A further example of the application of DoE in the inorganic synthesis can be found in the work of Sadat-Shojai et al. [68]. The study focused on the optimisation of the hydrothermal synthesis of hydroxyapatite (HAp) nanoparticles, which is a widely exploited biomaterial due to its biocompatibility, bioactivity, and favorable osteointegration [69]. In particular, the synthesis of particles with optimised size, morphology, crystallinity, and stoichiometry is becoming a focus of interest in the biomedical fields. Within this framework, and exploiting a DoE approach, this paper reported the controlled growth of HAp nanoparticles with tuneable size, morphology, crystallinity, and stoichiometry by adjusting the experimental parameters. Reactant concentration, pH, temperature, time of the hydrothermal treatment, and presence of urea in the reaction medium were considered as the process variables that may influence the characteristics of HAp nanoparticles. As a conclusion, the paper presented a general methodology to predict the suitable conditions for the hydrothermal synthesis of shape-controlled HAp nanoparticles by performing a systematic evaluation of the most influencing variables in the synthesis of HAp by the hydrothermal method and of their effects on the final HAp properties.

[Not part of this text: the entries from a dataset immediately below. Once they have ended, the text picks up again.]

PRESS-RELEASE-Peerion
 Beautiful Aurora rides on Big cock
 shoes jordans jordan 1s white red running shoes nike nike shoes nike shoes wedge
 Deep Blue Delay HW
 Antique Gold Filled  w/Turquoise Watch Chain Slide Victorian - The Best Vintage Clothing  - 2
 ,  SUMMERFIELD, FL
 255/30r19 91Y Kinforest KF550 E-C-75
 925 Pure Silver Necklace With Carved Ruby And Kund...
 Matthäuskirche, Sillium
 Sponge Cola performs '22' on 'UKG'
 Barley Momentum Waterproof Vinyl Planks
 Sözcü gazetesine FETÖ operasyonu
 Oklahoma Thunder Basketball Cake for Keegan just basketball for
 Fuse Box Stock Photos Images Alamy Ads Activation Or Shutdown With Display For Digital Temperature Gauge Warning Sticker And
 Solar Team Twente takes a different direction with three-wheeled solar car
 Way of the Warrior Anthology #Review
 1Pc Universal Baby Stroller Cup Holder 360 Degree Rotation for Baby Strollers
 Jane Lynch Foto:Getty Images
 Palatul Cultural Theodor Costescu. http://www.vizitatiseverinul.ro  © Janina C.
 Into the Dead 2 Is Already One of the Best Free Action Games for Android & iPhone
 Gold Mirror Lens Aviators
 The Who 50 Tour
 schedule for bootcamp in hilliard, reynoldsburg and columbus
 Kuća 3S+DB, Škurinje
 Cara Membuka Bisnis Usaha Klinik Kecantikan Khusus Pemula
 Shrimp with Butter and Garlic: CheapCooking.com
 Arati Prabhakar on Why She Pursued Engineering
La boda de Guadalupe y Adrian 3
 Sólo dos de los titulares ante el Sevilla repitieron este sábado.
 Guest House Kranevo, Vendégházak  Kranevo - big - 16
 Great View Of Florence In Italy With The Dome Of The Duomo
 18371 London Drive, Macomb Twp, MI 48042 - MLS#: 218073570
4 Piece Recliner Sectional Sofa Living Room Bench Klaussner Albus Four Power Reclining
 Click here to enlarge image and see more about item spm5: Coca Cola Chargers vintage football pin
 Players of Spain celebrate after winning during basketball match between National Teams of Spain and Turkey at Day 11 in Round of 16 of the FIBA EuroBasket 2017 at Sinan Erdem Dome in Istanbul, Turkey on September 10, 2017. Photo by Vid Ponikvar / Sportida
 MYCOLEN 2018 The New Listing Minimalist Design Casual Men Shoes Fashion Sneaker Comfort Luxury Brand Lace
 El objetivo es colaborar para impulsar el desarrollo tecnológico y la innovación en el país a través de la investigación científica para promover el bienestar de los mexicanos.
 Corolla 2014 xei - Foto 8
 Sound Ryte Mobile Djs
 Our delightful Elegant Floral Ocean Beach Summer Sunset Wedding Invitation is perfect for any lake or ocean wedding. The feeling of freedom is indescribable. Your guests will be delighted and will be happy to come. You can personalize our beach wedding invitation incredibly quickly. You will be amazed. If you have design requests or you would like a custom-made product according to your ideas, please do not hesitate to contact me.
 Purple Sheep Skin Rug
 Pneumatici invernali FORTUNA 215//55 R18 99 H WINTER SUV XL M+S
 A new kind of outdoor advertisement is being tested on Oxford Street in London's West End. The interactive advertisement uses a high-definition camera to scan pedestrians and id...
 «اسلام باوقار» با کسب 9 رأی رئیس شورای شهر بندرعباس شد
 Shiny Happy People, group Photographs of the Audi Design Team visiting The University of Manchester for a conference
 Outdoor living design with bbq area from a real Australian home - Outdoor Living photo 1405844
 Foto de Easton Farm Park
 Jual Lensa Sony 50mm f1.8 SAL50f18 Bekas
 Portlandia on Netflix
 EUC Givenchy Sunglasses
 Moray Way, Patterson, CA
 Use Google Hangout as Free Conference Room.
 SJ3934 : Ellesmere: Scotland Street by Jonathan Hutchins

In a further paper, the synthesis of iron oxide nanoparticles to be used as anode materials in Li-ion batteries via coprecipitation was studied by exploiting a factorial design of experiment methodology to investigate the influence of pH, medium temperature, Fe3+/Fe2+ ratio, and reaction time on the crystallite size, taken as an output factor [70]. X-ray diffraction evidenced as the crystallite size decreased with increased pH and the Fe3+/Fe2+ molar ratio, therefore enabling the rapid optimisation of a robust and reproducible protocol for the preparation of monodispersed maghemite nanoparticles.
Analogously, a DoE approach was implemented to prepare pure and chitosan-coated Fe3O4 nanoparticles [71] for the extraction and green removal of chromium (VI) from water samples. The optimised experimental parameters’ space encompassed pH, contact time, adsorbent dosage, and agitation speed, assessed and evaluated by DoE method and investigated by response surface methodology (RSM).
The same kind of magnetic nanoparticles deposited on a potato peel (PP) was used for remediation from Pb2+. The L16 (4(boolean AND)4) method of Taguchi DOE was used for the optimisation of the adsorption condition, showing that at pH 6 with 10 min of contact time and a dose of 15 g/L can give more than 90% removal efficiency of Pb2+. Contour maps, Taguchi response analysis, and analysis of variance (ANOVA) suggested that pH has a dominant contribution in the removal of Pb2+ [72].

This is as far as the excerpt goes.